Exercise text
Segment Open

## Loading Data into Weaviate with `unstructured`

This notebook shows a basic workflow for uploading document elements into Weaviate using the `unstructured` library. To get started with this notebook, first install the dependencies with `pip install -r requirements.txt` and start the Weaviate docker container with `docker-compose up`.

In [1]:
import json

import tqdm
from unstructured.partition.pdf import partition_pdf
from unstructured.staging.weaviate import create_unstructured_weaviate_class, stage_for_weaviate
import weaviate
from weaviate.util import generate_uuid5

The first step is to partition the document using the `unstructured` library. In the following example, we partition a PDF with `partition_pdf`. You can also partition over a dozen document types with the `partition` function.

In [None]:
filename = "../../example-docs/layout-parser-paper-fast.pdf"
elements = partition_pdf(filename=filename, strategy="fast")

Next, we'll create a schema for our Weaviate database using the `create_unstructured_weaviate_class` helper function from the `unstructured` library. The helper function generates a schema that includes all of the elements in the `ElementMetadata` object from `unstructured`. This includes information such as the filename and the page number of the document element. After specifying the schema, we create a connection to the database with the Weaviate client library and create the schema. You can change the name of the class by updating the `unstructured_class_name` variable.

In [3]:
unstructured_class_name = "UnstructuredDocument"

In [None]:
# not used, we are creating the schema from the provided data
# unstructured_class = create_unstructured_weaviate_class(unstructured_class_name)
# schema = {"classes": [unstructured_class]}

In [4]:
# Connecting to Weaviate
# https://weaviate.io/developers/weaviate/starter-guides/connect
client = weaviate.connect_to_local()

In [5]:
client.collections.delete(unstructured_class_name)
collection = client.collections.create(
    name=unstructured_class_name
)
# we can get our collection at any time:
collection = client.collections.get(unstructured_class_name)

Next, we stage the elements for Weaviate using the `stage_for_weaviate` function and batch upload the results to Weaviate. `stage_for_weaviate` outputs a dictionary that conforms to the schema we created earlier. Once that data is stage, we can use the Weaviate client library to batch upload the results to Weaviate.

Segment Closed

Explore the material
**1.** Translate this sentence from the Weaviate notebook into Spanish: "The first step is to partition the document using the `unstructured` library."
**2.** Output the stretch of the Weaviate notebook from "Next, we stage" through "to batch upload the results to Weaviate.", word for word.
**3.** Go on with the Weaviate notebook, picking up right after its final sentence.
The lines after the Weaviate notebook play no part in this exercise.

Entries provided
Segment Open

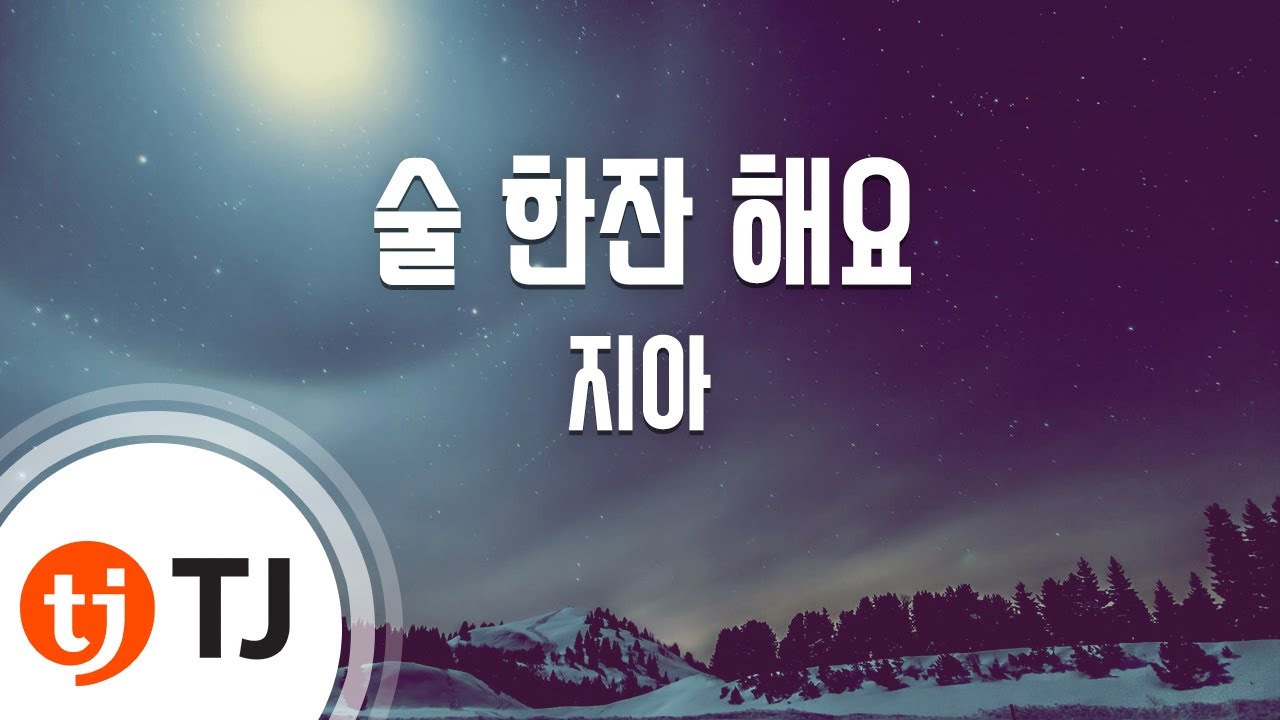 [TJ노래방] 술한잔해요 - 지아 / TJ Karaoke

Segment Closed
Segment Open

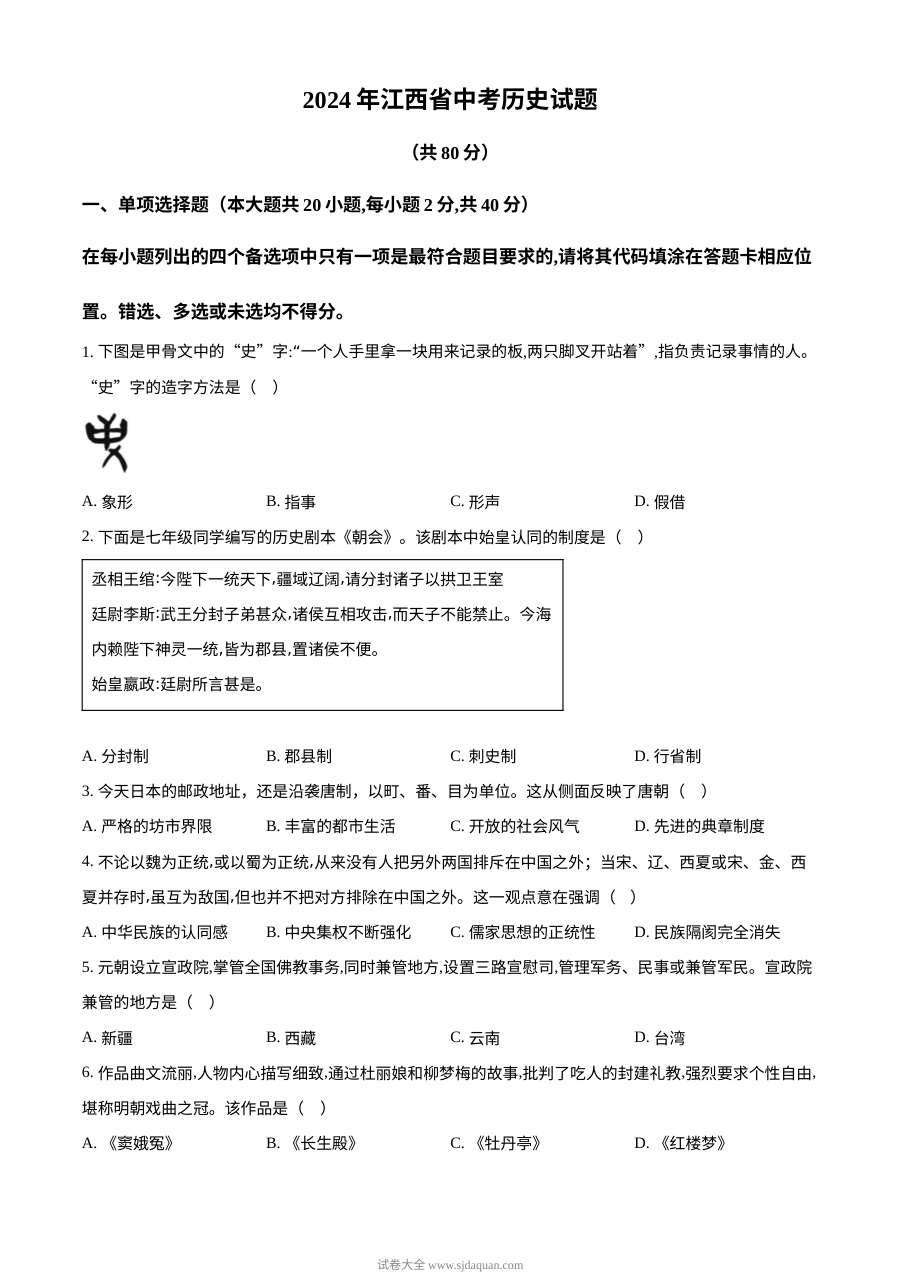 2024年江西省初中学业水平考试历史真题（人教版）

Segment Closed
Segment Open

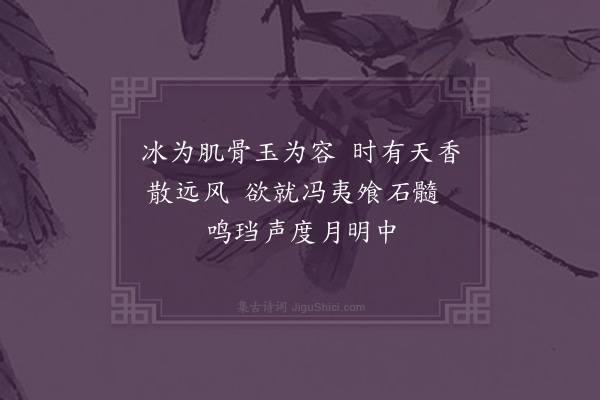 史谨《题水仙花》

Segment Closed

Results
**1.** El primer paso es particionar el documento usando la biblioteca `unstructured`.

**2.**
Next, we stage the elements for Weaviate using the `stage_for_weaviate` function and batch upload the results to Weaviate. `stage_for_weaviate` outputs a dictionary that conforms to the schema we created earlier. Once that data is stage, we can use the Weaviate client library to batch upload the results to Weaviate.

**3.**
In [6]:
data_objects = stage_for_weaviate(elements)

In [7]:
# this one of our objects
data_objects[0]

{'file_directory': '../../example-docs',
 'filename': 'layout-parser-paper-fast.pdf',
 'languages': ['eng'],
 'last_modified': '2024-06-04T17:26:18',
 'page_number': 1,
 'filetype': 'application/pdf',
 'text': '1 2 0 2',
 'category': 'UncategorizedText'}

In [8]:
with collection.batch.dynamic() as batch:
    for data_object in tqdm.tqdm(data_objects):
        batch.add_object(
            properties=data_object
        )
    failed_objs_a = client.batch.failed_objects  # check if we have failed objects
    print("FAILED: ", failed_objs_a)

100%|██████████| 25/25 [00:00<00:00, 26620.36it/s]


FAILED:  []


Now that the documents are in Weaviate, we're able to run queries against Weaviate!

In [9]:
# lets just get a single object
object = collection.query.fetch_objects(limit=1).objects[0]
print(object)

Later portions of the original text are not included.